People have a tendency to drag around the adverb "politely" and prop it up in places it has no business being, in the hopes that, when they describe their asshole intentions, they can fool people into thinking they are pillars of grace and civility.

However, just as you cannot politely murder someone or politely grab the last slice of pizza, so is it impossible to politely confirm that your friends have not showered you with the gifts you feel you deserve. That being said, if you do decide to politely accost them, remember to compliment something specific (I like your [brown] [shoes]. Did you get me a gift?) and don't forget to say "please" (I notice you haven't given me a gift PLEASE.).

For someone who claims to have met your friends, you seem to have no idea what they are like and very little confidence they know what you are like.

"Are my friends cheap? Forgetful? Procrastinators? Do they think mistakenly we are rich or supported by rich parents?"

These are things people generally know about their friends 15 years into the relationship. Do your friends know that you are the one who got married? Did they attend your wedding? Is it possible you are mistaking your good friends for the wait staff at the reception venue, who are under no obligation to purchase you a wedding gift?

Even if it weren't rude to emotionally strong-arm people into purchasing you linens, it hasn't been a year since the wedding. You yourself acknowledge that traditional etiquette dictates that people have a year to send a wedding gift. This, of course, is both a blessing and a curse for the gift-givers because people are lazy (I have a whole year to send a gift!) and disorganized (Wasn't there something I was supposed to do this year? Oh, right: Start saying 'Yes' to love.). But you cannot begin needling people for goodies while they are still in their one-year grace period.

Or ever, because it's rude. Gifts are, by definition, optional—otherwise we would call them payments.

If, after a year has passed, you still feel you have to ask your friends if you're wedding-Jewish because wedding-Santa sure didn't bring any gifts to your house—and you shouldn't; diabetics have to take insulin; you don't have to extort your friends for wedding gifts—I suppose the way to do it would be to have the whole gang over for a dinner (A Table 18 Reunion) that accentuates all the registry items you haven't received.

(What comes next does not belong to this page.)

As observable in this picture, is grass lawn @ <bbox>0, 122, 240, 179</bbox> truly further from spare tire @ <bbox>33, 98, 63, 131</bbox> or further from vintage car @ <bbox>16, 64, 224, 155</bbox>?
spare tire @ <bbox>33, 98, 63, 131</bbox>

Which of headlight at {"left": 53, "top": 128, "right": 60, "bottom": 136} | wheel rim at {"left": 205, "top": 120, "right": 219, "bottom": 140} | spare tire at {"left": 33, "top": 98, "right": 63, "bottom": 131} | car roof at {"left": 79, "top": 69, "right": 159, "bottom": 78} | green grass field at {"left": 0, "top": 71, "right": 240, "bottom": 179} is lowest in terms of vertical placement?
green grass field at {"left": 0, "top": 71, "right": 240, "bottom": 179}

Offer them chips and dip, but then spoon the dip right into their hands because we never did get that Rachael Ray chip-and-dip set. Ask if anyone would like a smoothie, then inform them they will have to consume each of the fruits separately due to the fact we asked for but did not receive a blender. Maybe hold the dinner at an empty airport hangar and tell them it's your home. (We didn't get everything on our registry, but we do have two sets of Taboo.)

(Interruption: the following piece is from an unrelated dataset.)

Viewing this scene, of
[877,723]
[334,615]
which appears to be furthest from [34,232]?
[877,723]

(By the way, what sorts of "decent" presents did you gift wrap for your friends' weddings? Two cereal bowls with a $10 bill stuck between them? A pair of nice hand towels where it's not totally clear if they've been used before? A silicone whisk, but not the one on the registry? If the phrase that leaps to mind when you are describing a gift you gave to a friend is "decent," consider just not describing the gift at all. )

You say yourself it is unlikely that a wedding phantom swept through your reception and snatched up all your pals' cards. Given that you have the type of personality which deems it appropriate to demand gifts from friends, it is slightly less improbable that you "did something to piss them all off," but even that is probably not the case.

In all likelihood, your friends are like everyone: they keep meaning to buy you a present. What happens next is one of two things: They send you a crystal decanter 19 months after your wedding, or they feel so guilty they never sent you anything, that they never send you anything (to avoid drawing attention the oversight).

There is one condition under which a little snooping is justified: If an item is marked purchased on your registry, but you never received it.

Apart from that, you must ask yourself whether the gains (6 moderately priced housewares) outweigh the losses (a half dozen 15-year friendships).

(Do consider that friendships fade but your Sur La Table immersion blender has a lifetime warranty.)